Do a git rebase -i back to the beginning of your project and compose commit messages that follow Tim Pope’s recommendations regarding git commit messages.

  • Is this difficult? If so, why?
  • Should you do this on a project that you are collaborating with other developers on? Why or why not?


git log

Use the man page for git-log and some unix commands to show you how many git commits you have per day.

  • How many commits did you typically have per day?
  • How far apart are they?

hint: you can use the unix commands sort and uniq to help you out. Both sort and uniq have command line switches that you will need to complete this task. Use the man pages to find them.

git diff

In the bundler project, I picked two commits at random:

a7031aa thor thor thor
7411b80 heeyyy list CAN do exit status

What are the stats for the change between those two commits?

Now try the same thing with git diff --shortstat.

git diff HEAD..HEAD~1 will show you the stats for the most recent commit.

git rev-list

Use the man page to figure out what rev-list does, and how to use it.

Write a shell script that gives you the shortstat diff for each commit in your history.

Here’s a small bash script that might be helpful getting you started:


echo "abc" > data.txt
echo "123" >> data.txt
echo "xyz" >> data.txt

function main() {
  lines | while read line
    echo "OMG IT IS $line"

function lines() {
  cat data.txt


Make sure that when the script is done it resets the repository to a reasonable state.

Exercise 3

Check out the snifficult repo from github.

Foul Language

Unfortunately a couple of the commits added data to the data/stuff.txt log file that contains swearing.

Use your mad git skillz to figure out exactly which commits added the bad data, and then use git rebase -i to make those commits disappear from the history forever.


Since we know that the swear words are in data/stuff.txt, we can simply git blame that file and find the offending line in the output (try grep).
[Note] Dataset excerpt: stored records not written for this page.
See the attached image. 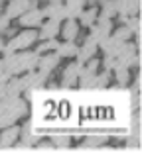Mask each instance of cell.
<instances>
[{
  "mask_svg": "<svg viewBox=\"0 0 142 153\" xmlns=\"http://www.w3.org/2000/svg\"><path fill=\"white\" fill-rule=\"evenodd\" d=\"M115 36L119 37V39H122V41H124V39H126V37L130 36V27H120V30H119V32L115 33Z\"/></svg>",
  "mask_w": 142,
  "mask_h": 153,
  "instance_id": "cell-26",
  "label": "cell"
},
{
  "mask_svg": "<svg viewBox=\"0 0 142 153\" xmlns=\"http://www.w3.org/2000/svg\"><path fill=\"white\" fill-rule=\"evenodd\" d=\"M57 55L59 57H71V55H77V47H75L73 41H67L63 45H57Z\"/></svg>",
  "mask_w": 142,
  "mask_h": 153,
  "instance_id": "cell-18",
  "label": "cell"
},
{
  "mask_svg": "<svg viewBox=\"0 0 142 153\" xmlns=\"http://www.w3.org/2000/svg\"><path fill=\"white\" fill-rule=\"evenodd\" d=\"M8 16H0V30H6L8 27Z\"/></svg>",
  "mask_w": 142,
  "mask_h": 153,
  "instance_id": "cell-28",
  "label": "cell"
},
{
  "mask_svg": "<svg viewBox=\"0 0 142 153\" xmlns=\"http://www.w3.org/2000/svg\"><path fill=\"white\" fill-rule=\"evenodd\" d=\"M122 43H124V41H122V39H119L116 36H113V37L107 36L105 39L101 41V47L105 49V53H107V55H115V51L119 49V47H120Z\"/></svg>",
  "mask_w": 142,
  "mask_h": 153,
  "instance_id": "cell-12",
  "label": "cell"
},
{
  "mask_svg": "<svg viewBox=\"0 0 142 153\" xmlns=\"http://www.w3.org/2000/svg\"><path fill=\"white\" fill-rule=\"evenodd\" d=\"M36 37H38V33L34 32V30H28V32L16 36L8 45H4V49H6V53H12V51H16V49H24L28 45H32L34 41H36Z\"/></svg>",
  "mask_w": 142,
  "mask_h": 153,
  "instance_id": "cell-3",
  "label": "cell"
},
{
  "mask_svg": "<svg viewBox=\"0 0 142 153\" xmlns=\"http://www.w3.org/2000/svg\"><path fill=\"white\" fill-rule=\"evenodd\" d=\"M53 2H59V0H53Z\"/></svg>",
  "mask_w": 142,
  "mask_h": 153,
  "instance_id": "cell-31",
  "label": "cell"
},
{
  "mask_svg": "<svg viewBox=\"0 0 142 153\" xmlns=\"http://www.w3.org/2000/svg\"><path fill=\"white\" fill-rule=\"evenodd\" d=\"M79 69H81V65H69L67 69H65L63 73V81H61V85H63V88H69L71 85H75V81H77L79 76Z\"/></svg>",
  "mask_w": 142,
  "mask_h": 153,
  "instance_id": "cell-10",
  "label": "cell"
},
{
  "mask_svg": "<svg viewBox=\"0 0 142 153\" xmlns=\"http://www.w3.org/2000/svg\"><path fill=\"white\" fill-rule=\"evenodd\" d=\"M38 61H40V53H20V55L6 53L4 67L12 75V73H20V71H32L38 65Z\"/></svg>",
  "mask_w": 142,
  "mask_h": 153,
  "instance_id": "cell-2",
  "label": "cell"
},
{
  "mask_svg": "<svg viewBox=\"0 0 142 153\" xmlns=\"http://www.w3.org/2000/svg\"><path fill=\"white\" fill-rule=\"evenodd\" d=\"M8 76H10V73L6 71L4 61H0V82H6V81H8Z\"/></svg>",
  "mask_w": 142,
  "mask_h": 153,
  "instance_id": "cell-25",
  "label": "cell"
},
{
  "mask_svg": "<svg viewBox=\"0 0 142 153\" xmlns=\"http://www.w3.org/2000/svg\"><path fill=\"white\" fill-rule=\"evenodd\" d=\"M4 94H6V82H0V100L4 98Z\"/></svg>",
  "mask_w": 142,
  "mask_h": 153,
  "instance_id": "cell-29",
  "label": "cell"
},
{
  "mask_svg": "<svg viewBox=\"0 0 142 153\" xmlns=\"http://www.w3.org/2000/svg\"><path fill=\"white\" fill-rule=\"evenodd\" d=\"M4 49V41H2V37H0V51Z\"/></svg>",
  "mask_w": 142,
  "mask_h": 153,
  "instance_id": "cell-30",
  "label": "cell"
},
{
  "mask_svg": "<svg viewBox=\"0 0 142 153\" xmlns=\"http://www.w3.org/2000/svg\"><path fill=\"white\" fill-rule=\"evenodd\" d=\"M30 8H34V2H30V0H14L12 4L8 6V10H6V16H8V18L22 16V14Z\"/></svg>",
  "mask_w": 142,
  "mask_h": 153,
  "instance_id": "cell-5",
  "label": "cell"
},
{
  "mask_svg": "<svg viewBox=\"0 0 142 153\" xmlns=\"http://www.w3.org/2000/svg\"><path fill=\"white\" fill-rule=\"evenodd\" d=\"M41 16H44V12H40V10H36V8H30L22 14L20 24H22V26H38V24L41 22Z\"/></svg>",
  "mask_w": 142,
  "mask_h": 153,
  "instance_id": "cell-7",
  "label": "cell"
},
{
  "mask_svg": "<svg viewBox=\"0 0 142 153\" xmlns=\"http://www.w3.org/2000/svg\"><path fill=\"white\" fill-rule=\"evenodd\" d=\"M79 16H81V22H83V26H85V27L93 26L95 20H97V8H91V10H87V12H81Z\"/></svg>",
  "mask_w": 142,
  "mask_h": 153,
  "instance_id": "cell-21",
  "label": "cell"
},
{
  "mask_svg": "<svg viewBox=\"0 0 142 153\" xmlns=\"http://www.w3.org/2000/svg\"><path fill=\"white\" fill-rule=\"evenodd\" d=\"M109 32H110V22H109V18L103 16V18L99 20V24L93 27L91 36H89V41H93V43H101V41L109 36Z\"/></svg>",
  "mask_w": 142,
  "mask_h": 153,
  "instance_id": "cell-4",
  "label": "cell"
},
{
  "mask_svg": "<svg viewBox=\"0 0 142 153\" xmlns=\"http://www.w3.org/2000/svg\"><path fill=\"white\" fill-rule=\"evenodd\" d=\"M20 130L18 128H14V126H6V131L2 134V137H0V149H8L14 145V141H16V137H18Z\"/></svg>",
  "mask_w": 142,
  "mask_h": 153,
  "instance_id": "cell-6",
  "label": "cell"
},
{
  "mask_svg": "<svg viewBox=\"0 0 142 153\" xmlns=\"http://www.w3.org/2000/svg\"><path fill=\"white\" fill-rule=\"evenodd\" d=\"M57 63H59V55H47V57H40V61H38V65H40V71L47 73L50 75L51 69L57 67Z\"/></svg>",
  "mask_w": 142,
  "mask_h": 153,
  "instance_id": "cell-11",
  "label": "cell"
},
{
  "mask_svg": "<svg viewBox=\"0 0 142 153\" xmlns=\"http://www.w3.org/2000/svg\"><path fill=\"white\" fill-rule=\"evenodd\" d=\"M51 49H57V41L55 39H47L46 43H41L36 53H46V51H51Z\"/></svg>",
  "mask_w": 142,
  "mask_h": 153,
  "instance_id": "cell-22",
  "label": "cell"
},
{
  "mask_svg": "<svg viewBox=\"0 0 142 153\" xmlns=\"http://www.w3.org/2000/svg\"><path fill=\"white\" fill-rule=\"evenodd\" d=\"M69 141H71V137H69V134H53V143L57 149H67L69 147Z\"/></svg>",
  "mask_w": 142,
  "mask_h": 153,
  "instance_id": "cell-20",
  "label": "cell"
},
{
  "mask_svg": "<svg viewBox=\"0 0 142 153\" xmlns=\"http://www.w3.org/2000/svg\"><path fill=\"white\" fill-rule=\"evenodd\" d=\"M38 149H40V151H53L55 147L51 143H47V141H41V143L38 145Z\"/></svg>",
  "mask_w": 142,
  "mask_h": 153,
  "instance_id": "cell-27",
  "label": "cell"
},
{
  "mask_svg": "<svg viewBox=\"0 0 142 153\" xmlns=\"http://www.w3.org/2000/svg\"><path fill=\"white\" fill-rule=\"evenodd\" d=\"M95 49H97V43H93V41H85V45H83L81 49H77V55H79V65H83L87 59H91L93 57V53H95Z\"/></svg>",
  "mask_w": 142,
  "mask_h": 153,
  "instance_id": "cell-14",
  "label": "cell"
},
{
  "mask_svg": "<svg viewBox=\"0 0 142 153\" xmlns=\"http://www.w3.org/2000/svg\"><path fill=\"white\" fill-rule=\"evenodd\" d=\"M26 112V104L18 96H4L0 102V128H6Z\"/></svg>",
  "mask_w": 142,
  "mask_h": 153,
  "instance_id": "cell-1",
  "label": "cell"
},
{
  "mask_svg": "<svg viewBox=\"0 0 142 153\" xmlns=\"http://www.w3.org/2000/svg\"><path fill=\"white\" fill-rule=\"evenodd\" d=\"M116 81H119V85H126L128 82V71H126V67H116Z\"/></svg>",
  "mask_w": 142,
  "mask_h": 153,
  "instance_id": "cell-23",
  "label": "cell"
},
{
  "mask_svg": "<svg viewBox=\"0 0 142 153\" xmlns=\"http://www.w3.org/2000/svg\"><path fill=\"white\" fill-rule=\"evenodd\" d=\"M77 33H79L77 24L73 22V18H69V22L65 24V27H63V37H65L67 41H73L75 37H77Z\"/></svg>",
  "mask_w": 142,
  "mask_h": 153,
  "instance_id": "cell-17",
  "label": "cell"
},
{
  "mask_svg": "<svg viewBox=\"0 0 142 153\" xmlns=\"http://www.w3.org/2000/svg\"><path fill=\"white\" fill-rule=\"evenodd\" d=\"M57 32H59V20H53V18H51L46 26L41 27L40 37H44V39H51V37H55V33H57Z\"/></svg>",
  "mask_w": 142,
  "mask_h": 153,
  "instance_id": "cell-13",
  "label": "cell"
},
{
  "mask_svg": "<svg viewBox=\"0 0 142 153\" xmlns=\"http://www.w3.org/2000/svg\"><path fill=\"white\" fill-rule=\"evenodd\" d=\"M83 12V0H67V6H65V16L67 18H75Z\"/></svg>",
  "mask_w": 142,
  "mask_h": 153,
  "instance_id": "cell-16",
  "label": "cell"
},
{
  "mask_svg": "<svg viewBox=\"0 0 142 153\" xmlns=\"http://www.w3.org/2000/svg\"><path fill=\"white\" fill-rule=\"evenodd\" d=\"M44 14L53 18V20H61V18H65V6L61 2H53L51 6H47V10Z\"/></svg>",
  "mask_w": 142,
  "mask_h": 153,
  "instance_id": "cell-15",
  "label": "cell"
},
{
  "mask_svg": "<svg viewBox=\"0 0 142 153\" xmlns=\"http://www.w3.org/2000/svg\"><path fill=\"white\" fill-rule=\"evenodd\" d=\"M107 141V135L105 134H91L87 137V140L83 141V145L79 149H81V151H89V149H97L99 147V145H103Z\"/></svg>",
  "mask_w": 142,
  "mask_h": 153,
  "instance_id": "cell-8",
  "label": "cell"
},
{
  "mask_svg": "<svg viewBox=\"0 0 142 153\" xmlns=\"http://www.w3.org/2000/svg\"><path fill=\"white\" fill-rule=\"evenodd\" d=\"M126 22H128L130 32H136V36L140 37V20L138 18H130V20H126Z\"/></svg>",
  "mask_w": 142,
  "mask_h": 153,
  "instance_id": "cell-24",
  "label": "cell"
},
{
  "mask_svg": "<svg viewBox=\"0 0 142 153\" xmlns=\"http://www.w3.org/2000/svg\"><path fill=\"white\" fill-rule=\"evenodd\" d=\"M115 14H119V0H109V2H105V6H103V16H105V18H110V16H115Z\"/></svg>",
  "mask_w": 142,
  "mask_h": 153,
  "instance_id": "cell-19",
  "label": "cell"
},
{
  "mask_svg": "<svg viewBox=\"0 0 142 153\" xmlns=\"http://www.w3.org/2000/svg\"><path fill=\"white\" fill-rule=\"evenodd\" d=\"M138 8H140V0H119V14H122L124 18L136 14Z\"/></svg>",
  "mask_w": 142,
  "mask_h": 153,
  "instance_id": "cell-9",
  "label": "cell"
}]
</instances>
The commit hash is on the start of that line of output.

When did the slowness happen?

At one point in time the tests slowed down significantly.

Check the time it takes for the test to finish at HEAD, and then check out commit c4dea03 and run the tests.

Now say git reset --hard origin/master to get back to the tip of the master branch.

Use git-bisect to find the commit that introduced the slowness.

To start


git bisect start

We need to tell git bisect that the current commit is slow:


git bisect bad

Next we need to tell git which commit is the last known commit with fast tests. Find the commit hash for the commit called "Implement basic work algorithm"


git bisect good THE_COMMIT_HASH

Now, run rake. If the tests are fast, say git bisect good and if they’re slow, say git bisect bad. Continue doing this until the output tells you what the first bad commit was.

Remember to check out master again, since your repository will have checked out the bad commit at this point.

Fixing the bad commit

When you’ve found it, use git rebase -i to edit the commit so you get rid of the slowness without losing any of the other changes that were added in the same commit.

Squashing Commits

The last two commits should really be a single change. Use rebase -i to squash the two commits together.